そのわずか3分後。今度は吉原のオーバーラップからチャンスを作り、小宮のノールックパスを猪口が叩き込んで2点目。前半30分過ぎには小宮のコーナーキックを降谷が押し込んで早くも3点目。韓国代表の反撃で1点を失うものの、ハーフタイム直前に茅野の突破で得たPKを小宮が自ら決めて4-1で前半を折り返した。

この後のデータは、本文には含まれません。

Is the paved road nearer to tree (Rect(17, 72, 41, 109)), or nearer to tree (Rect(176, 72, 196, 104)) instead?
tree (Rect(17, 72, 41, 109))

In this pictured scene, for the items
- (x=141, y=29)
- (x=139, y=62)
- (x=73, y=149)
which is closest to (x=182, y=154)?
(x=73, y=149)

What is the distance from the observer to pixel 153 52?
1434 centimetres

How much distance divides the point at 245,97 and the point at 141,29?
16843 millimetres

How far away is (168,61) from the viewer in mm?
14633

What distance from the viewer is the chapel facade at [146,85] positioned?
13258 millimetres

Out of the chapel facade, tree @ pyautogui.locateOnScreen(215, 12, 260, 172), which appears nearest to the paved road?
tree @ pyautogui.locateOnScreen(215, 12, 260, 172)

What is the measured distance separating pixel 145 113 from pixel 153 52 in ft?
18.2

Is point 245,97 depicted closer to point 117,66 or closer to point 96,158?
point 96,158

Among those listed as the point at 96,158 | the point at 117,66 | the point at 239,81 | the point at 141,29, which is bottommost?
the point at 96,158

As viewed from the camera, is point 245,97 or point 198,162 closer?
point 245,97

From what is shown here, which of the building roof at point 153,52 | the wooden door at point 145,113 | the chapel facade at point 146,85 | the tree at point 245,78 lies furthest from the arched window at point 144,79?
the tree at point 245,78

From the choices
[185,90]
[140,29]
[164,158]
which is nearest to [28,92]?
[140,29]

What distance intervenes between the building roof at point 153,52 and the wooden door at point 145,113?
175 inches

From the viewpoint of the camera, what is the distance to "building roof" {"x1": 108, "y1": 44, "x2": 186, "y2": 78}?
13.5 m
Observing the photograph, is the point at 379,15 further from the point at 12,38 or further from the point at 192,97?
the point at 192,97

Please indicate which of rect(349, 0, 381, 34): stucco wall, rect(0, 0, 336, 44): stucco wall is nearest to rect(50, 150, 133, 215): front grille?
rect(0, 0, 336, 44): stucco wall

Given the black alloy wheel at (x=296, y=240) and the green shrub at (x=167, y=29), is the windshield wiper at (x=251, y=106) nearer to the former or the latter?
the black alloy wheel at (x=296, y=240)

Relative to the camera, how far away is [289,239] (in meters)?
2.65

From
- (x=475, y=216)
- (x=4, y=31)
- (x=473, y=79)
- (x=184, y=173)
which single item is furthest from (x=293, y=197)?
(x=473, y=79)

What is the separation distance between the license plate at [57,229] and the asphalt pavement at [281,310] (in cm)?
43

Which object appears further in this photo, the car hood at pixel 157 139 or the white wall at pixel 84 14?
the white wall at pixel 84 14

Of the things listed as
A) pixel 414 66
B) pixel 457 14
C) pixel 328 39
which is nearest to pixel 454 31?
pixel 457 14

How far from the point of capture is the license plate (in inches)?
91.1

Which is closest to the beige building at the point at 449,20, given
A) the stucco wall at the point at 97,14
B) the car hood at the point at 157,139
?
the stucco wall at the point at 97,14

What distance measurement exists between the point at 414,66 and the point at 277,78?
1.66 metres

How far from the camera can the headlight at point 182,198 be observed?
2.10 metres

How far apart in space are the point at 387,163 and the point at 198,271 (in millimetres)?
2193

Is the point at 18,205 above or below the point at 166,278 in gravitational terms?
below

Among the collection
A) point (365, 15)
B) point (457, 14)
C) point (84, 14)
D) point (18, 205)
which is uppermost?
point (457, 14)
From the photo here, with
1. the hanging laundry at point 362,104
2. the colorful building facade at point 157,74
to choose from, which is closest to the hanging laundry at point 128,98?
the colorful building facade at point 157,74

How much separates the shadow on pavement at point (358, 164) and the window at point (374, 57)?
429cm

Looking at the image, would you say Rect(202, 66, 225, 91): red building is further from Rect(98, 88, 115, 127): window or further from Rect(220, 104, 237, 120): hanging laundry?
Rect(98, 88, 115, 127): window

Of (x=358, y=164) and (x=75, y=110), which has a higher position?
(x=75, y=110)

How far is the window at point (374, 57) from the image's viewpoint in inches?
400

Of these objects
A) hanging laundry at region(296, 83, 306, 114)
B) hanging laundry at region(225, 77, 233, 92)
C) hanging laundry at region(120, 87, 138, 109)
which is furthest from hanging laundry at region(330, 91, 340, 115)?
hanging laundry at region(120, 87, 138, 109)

これに触発されたのが、エース剣崎とキャプテンの内海。
「どうせなら最後も点を取りてえ!!」
「ただベンチに座って優勝ってのは・・・ちょっとずるい気がするんで」
この直談判をあっさり快諾した叶宮監督は、茅野と小宮に代えて投入。内海が猪口とダブルボランチ。前線は剣崎と野口の2トップとなる。すると開始早々、内海のロングパスに反応した剣崎がゴールネットを揺らす。最後は平内に代わって投入された竹内の4人抜きドリブルからのゴールで韓国代表を轟沈。6-1という大勝で、日本のサッカー界に、実に5年ぶりのアジアタイトルをもたらしたのであった。個人成績では剣崎が得点王、内海がMVPを獲得し、大会ベストイレブンには、二人に加えて西谷と大森が選出された。
大会前、あまりの下馬評の低さからひっそりとした出国となった叶宮ジャパンは、二千人近いサポーターに迎えられる堂々の凱旋帰国となった。そんなサポーターたちを前に、剣崎はトロフィーを鷲掴みに掲げて叫んだ。